BLITZER'S BLOG: Petraeus' secret trip to Iraq

By Wolf Blitzer, CNN

(CNN) - When I got up early Wednesday morning, I got an e-mail from CNN's Arwa Damon in Baghdad. She had been hearing that CIA Director David Petraeus was spotted in Iraq in recent days. She asked me to check it out with my sources in Washington, which, of course, I did.

I learned that the retired U.S. Army general who once commanded U.S. forces in Iraq had indeed gone to Iraq, this time as head of the CIA. I was also told he was already back in Washington safe and sound.

Petraeus has a long history in Iraq. I had dinner with him in 2005 in Baghdad when things were very gloomy for the entire U.S.-led operation. He later helped put together the surge strategy that tended to stabilize the situation. He knows the country well and, more importantly, the leadership.

But things are really on the verge of meltdown right now. Tensions between the Shiite leadership of Prime Minister Nuri al-Maliki and so many of his Sunni coalition partners are intense. The Kurdish leadership, the most pro-American of the bunch, is watching very cautiously and nervously from its semi-autonomous region in the north.
####################
Given instruction 1 =>
Decide whether each statement agrees with the blog post about Petraeus' trip to Iraq: (a) Arwa Damon was in Baghdad when she sent her e-mail. (b) The writer had dinner with Petraeus in Baghdad in 2007. (c) The Kurdish leadership is called the most pro-American of the bunch. Answer yes or no for each and quote the deciding words of the blog post.
The blog post and the records are unrelated material.
####################
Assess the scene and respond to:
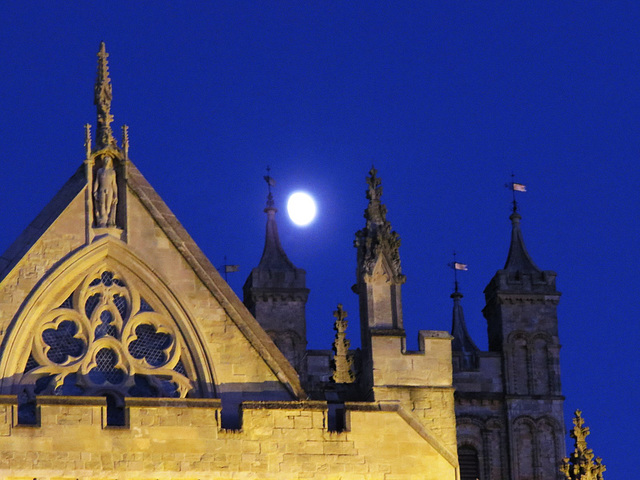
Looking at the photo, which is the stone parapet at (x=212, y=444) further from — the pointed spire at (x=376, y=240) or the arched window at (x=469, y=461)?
the arched window at (x=469, y=461)

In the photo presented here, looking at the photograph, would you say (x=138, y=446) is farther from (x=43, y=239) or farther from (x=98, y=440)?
(x=43, y=239)

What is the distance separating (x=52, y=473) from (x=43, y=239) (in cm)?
434

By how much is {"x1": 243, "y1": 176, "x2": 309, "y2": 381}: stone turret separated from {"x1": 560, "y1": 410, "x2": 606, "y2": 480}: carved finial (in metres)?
24.7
####################
Given instruction 2 =>
Turn the records into a Markdown table with the columns Row and Line, numbering each row and leaving out blank lines. Begin at the line of the records that contains "What is the" and continue through the last line of the records.

Full output 1 =>
(a) Yes: "I got an e-mail from CNN's Arwa Damon in Baghdad."
(b) No: "I had dinner with him in 2005 in Baghdad"
(c) Yes: "The Kurdish leadership, the most pro-American of the bunch"

Full output 2 =>
| Row | Line |
|---|---|
| 1 | What is the distance separating (x=52, y=473) from (x=43, y=239) (in cm)? |
| 2 | 434 |
| 3 | By how much is {"x1": 243, "y1": 176, "x2": 309, "y2": 381}: stone turret separated from {"x1": 560, "y1": 410, "x2": 606, "y2": 480}: carved finial (in metres)? |
| 4 | 24.7 |